● Exercise prompt
Look through the data for the string "component". Copy every line where it is found.

Start of Task input

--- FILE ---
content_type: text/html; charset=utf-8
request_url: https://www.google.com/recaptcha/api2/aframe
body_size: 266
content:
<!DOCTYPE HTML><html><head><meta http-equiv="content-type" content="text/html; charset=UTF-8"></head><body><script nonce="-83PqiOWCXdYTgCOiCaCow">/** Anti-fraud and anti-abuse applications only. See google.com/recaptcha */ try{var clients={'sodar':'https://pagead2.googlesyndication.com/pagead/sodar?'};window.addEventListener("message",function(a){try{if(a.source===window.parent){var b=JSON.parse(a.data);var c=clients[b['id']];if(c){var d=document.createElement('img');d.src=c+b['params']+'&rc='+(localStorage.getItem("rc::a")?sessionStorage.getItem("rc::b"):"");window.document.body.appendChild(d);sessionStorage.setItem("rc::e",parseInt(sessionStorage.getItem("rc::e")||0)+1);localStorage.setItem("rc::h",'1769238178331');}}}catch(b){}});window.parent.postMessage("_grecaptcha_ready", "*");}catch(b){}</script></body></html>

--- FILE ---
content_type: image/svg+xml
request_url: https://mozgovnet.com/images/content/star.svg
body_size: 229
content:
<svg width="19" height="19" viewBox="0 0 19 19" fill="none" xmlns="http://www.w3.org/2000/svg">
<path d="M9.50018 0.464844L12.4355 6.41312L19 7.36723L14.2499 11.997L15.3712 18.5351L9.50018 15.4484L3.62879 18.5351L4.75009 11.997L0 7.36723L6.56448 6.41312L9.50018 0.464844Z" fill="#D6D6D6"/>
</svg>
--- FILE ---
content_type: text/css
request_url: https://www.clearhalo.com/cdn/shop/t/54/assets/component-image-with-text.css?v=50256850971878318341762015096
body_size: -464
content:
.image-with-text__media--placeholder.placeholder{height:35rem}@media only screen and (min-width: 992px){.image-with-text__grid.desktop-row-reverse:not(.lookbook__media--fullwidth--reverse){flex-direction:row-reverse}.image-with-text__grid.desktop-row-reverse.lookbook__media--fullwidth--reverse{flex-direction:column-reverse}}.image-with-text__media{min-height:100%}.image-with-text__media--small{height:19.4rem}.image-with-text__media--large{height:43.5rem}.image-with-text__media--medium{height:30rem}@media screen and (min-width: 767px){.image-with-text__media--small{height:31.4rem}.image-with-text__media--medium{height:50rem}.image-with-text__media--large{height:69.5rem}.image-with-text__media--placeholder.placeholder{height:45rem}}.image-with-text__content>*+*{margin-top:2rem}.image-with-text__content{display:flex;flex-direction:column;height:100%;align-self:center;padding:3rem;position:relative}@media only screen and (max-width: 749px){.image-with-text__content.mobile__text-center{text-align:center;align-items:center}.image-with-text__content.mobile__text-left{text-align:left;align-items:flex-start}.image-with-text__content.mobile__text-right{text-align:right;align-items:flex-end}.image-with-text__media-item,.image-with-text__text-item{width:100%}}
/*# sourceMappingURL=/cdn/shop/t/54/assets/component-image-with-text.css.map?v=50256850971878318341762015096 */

End of Task input

● Response to the task
request_url: https://www.clearhalo.com/cdn/shop/t/54/assets/component-image-with-text.css?v=50256850971878318341762015096
/*# sourceMappingURL=/cdn/shop/t/54/assets/component-image-with-text.css.map?v=50256850971878318341762015096 */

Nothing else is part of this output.